▶ _Record set_
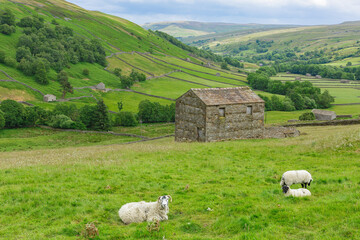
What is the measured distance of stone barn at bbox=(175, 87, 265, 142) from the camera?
150 feet

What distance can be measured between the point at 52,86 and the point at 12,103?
44.5 meters

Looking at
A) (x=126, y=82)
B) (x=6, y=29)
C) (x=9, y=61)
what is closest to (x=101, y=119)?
(x=126, y=82)

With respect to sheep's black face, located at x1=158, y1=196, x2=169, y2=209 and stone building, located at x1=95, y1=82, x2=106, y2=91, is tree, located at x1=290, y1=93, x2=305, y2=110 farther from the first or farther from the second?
sheep's black face, located at x1=158, y1=196, x2=169, y2=209

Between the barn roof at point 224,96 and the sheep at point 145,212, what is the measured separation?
32.6 m

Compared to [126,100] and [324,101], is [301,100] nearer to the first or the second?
[324,101]

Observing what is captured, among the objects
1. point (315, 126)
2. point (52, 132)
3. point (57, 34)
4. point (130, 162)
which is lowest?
point (52, 132)

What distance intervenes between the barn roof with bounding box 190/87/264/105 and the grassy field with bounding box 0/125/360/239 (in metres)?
20.5

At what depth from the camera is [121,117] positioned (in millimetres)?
110938

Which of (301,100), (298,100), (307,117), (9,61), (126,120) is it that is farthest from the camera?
(298,100)

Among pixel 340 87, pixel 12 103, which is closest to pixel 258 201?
pixel 12 103

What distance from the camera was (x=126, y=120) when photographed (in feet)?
363

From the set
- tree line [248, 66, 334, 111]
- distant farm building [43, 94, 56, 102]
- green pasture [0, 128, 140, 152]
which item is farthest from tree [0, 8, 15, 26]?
tree line [248, 66, 334, 111]

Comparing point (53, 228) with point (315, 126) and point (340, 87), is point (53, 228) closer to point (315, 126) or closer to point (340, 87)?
point (315, 126)

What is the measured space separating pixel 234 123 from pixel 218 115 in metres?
3.01
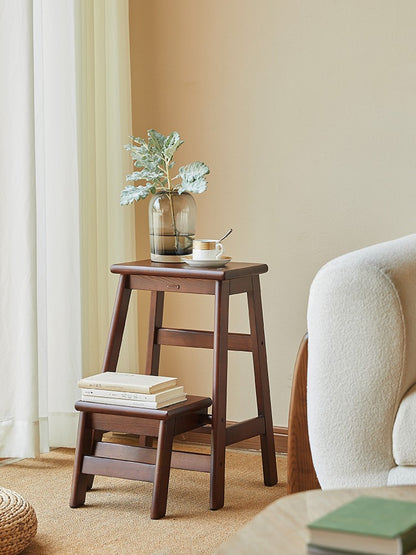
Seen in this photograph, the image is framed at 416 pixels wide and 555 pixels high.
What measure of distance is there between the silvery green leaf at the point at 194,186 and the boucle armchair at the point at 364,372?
0.79 m

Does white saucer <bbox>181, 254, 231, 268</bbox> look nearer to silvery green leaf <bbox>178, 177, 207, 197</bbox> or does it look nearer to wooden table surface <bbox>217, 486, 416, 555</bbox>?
silvery green leaf <bbox>178, 177, 207, 197</bbox>

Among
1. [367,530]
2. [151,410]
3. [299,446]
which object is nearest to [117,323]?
[151,410]

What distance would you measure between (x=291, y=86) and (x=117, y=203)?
0.70m

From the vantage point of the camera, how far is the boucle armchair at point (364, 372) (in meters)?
1.67

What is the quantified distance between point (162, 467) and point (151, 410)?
15 centimetres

▶ _What the task asks_
Could you convert every line of the material above into a JSON list of strings, one string per line, skipping blank lines and leaving out the pictures?

▶ _Answer below_
[
  "What is the measured distance of stone barn at bbox=(175, 87, 265, 142) from the camera?",
  "150 feet",
  "What distance can be measured between the point at 52,86 and the point at 12,103?",
  "44.5 meters",
  "Looking at",
  "A) (x=126, y=82)",
  "B) (x=6, y=29)",
  "C) (x=9, y=61)",
  "what is closest to (x=101, y=119)?",
  "(x=126, y=82)",
  "With respect to sheep's black face, located at x1=158, y1=196, x2=169, y2=209 and stone building, located at x1=95, y1=82, x2=106, y2=91, is tree, located at x1=290, y1=93, x2=305, y2=110 farther from the first or farther from the second?",
  "sheep's black face, located at x1=158, y1=196, x2=169, y2=209",
  "Between the barn roof at point 224,96 and the sheep at point 145,212, what is the measured separation?",
  "32.6 m",
  "Compared to [126,100] and [324,101], is [301,100] nearer to the first or the second?",
  "[324,101]",
  "Observing what is captured, among the objects",
  "1. point (315, 126)",
  "2. point (52, 132)",
  "3. point (57, 34)",
  "4. point (130, 162)",
  "which is lowest?",
  "point (52, 132)",
  "What distance intervenes between the barn roof with bounding box 190/87/264/105 and the grassy field with bounding box 0/125/360/239 (in metres)?",
  "20.5",
  "At what depth from the camera is [121,117] positioned (in millimetres)?",
  "110938",
  "Which of (301,100), (298,100), (307,117), (9,61), (126,120) is it that is farthest from the camera?",
  "(298,100)",
  "Among pixel 340 87, pixel 12 103, which is closest to pixel 258 201?",
  "pixel 12 103",
  "What distance from the camera was (x=126, y=120) when photographed (in feet)?",
  "363",
  "From the set",
  "- tree line [248, 66, 334, 111]",
  "- distant farm building [43, 94, 56, 102]",
  "- green pasture [0, 128, 140, 152]",
  "which item is farthest from tree [0, 8, 15, 26]?",
  "tree line [248, 66, 334, 111]",
  "Comparing point (53, 228) with point (315, 126) and point (340, 87), is point (53, 228) closer to point (315, 126) or closer to point (340, 87)?",
  "point (315, 126)",
  "What is the measured space separating pixel 234 123 from pixel 218 115 in metres?",
  "3.01",
  "Seen in this photograph, the image is framed at 416 pixels wide and 555 pixels high.",
  "What measure of distance is there between the silvery green leaf at the point at 194,186 and the boucle armchair at the point at 364,372?",
  "0.79 m",
  "Does white saucer <bbox>181, 254, 231, 268</bbox> look nearer to silvery green leaf <bbox>178, 177, 207, 197</bbox> or does it look nearer to wooden table surface <bbox>217, 486, 416, 555</bbox>?",
  "silvery green leaf <bbox>178, 177, 207, 197</bbox>",
  "Among",
  "1. [367,530]",
  "2. [151,410]",
  "3. [299,446]",
  "which object is nearest to [117,323]?",
  "[151,410]",
  "What distance would you measure between (x=291, y=86) and (x=117, y=203)?",
  "0.70m",
  "From the vantage point of the camera, how far is the boucle armchair at point (364, 372) (in meters)?",
  "1.67",
  "What is the quantified distance between point (162, 467) and point (151, 410)?",
  "15 centimetres"
]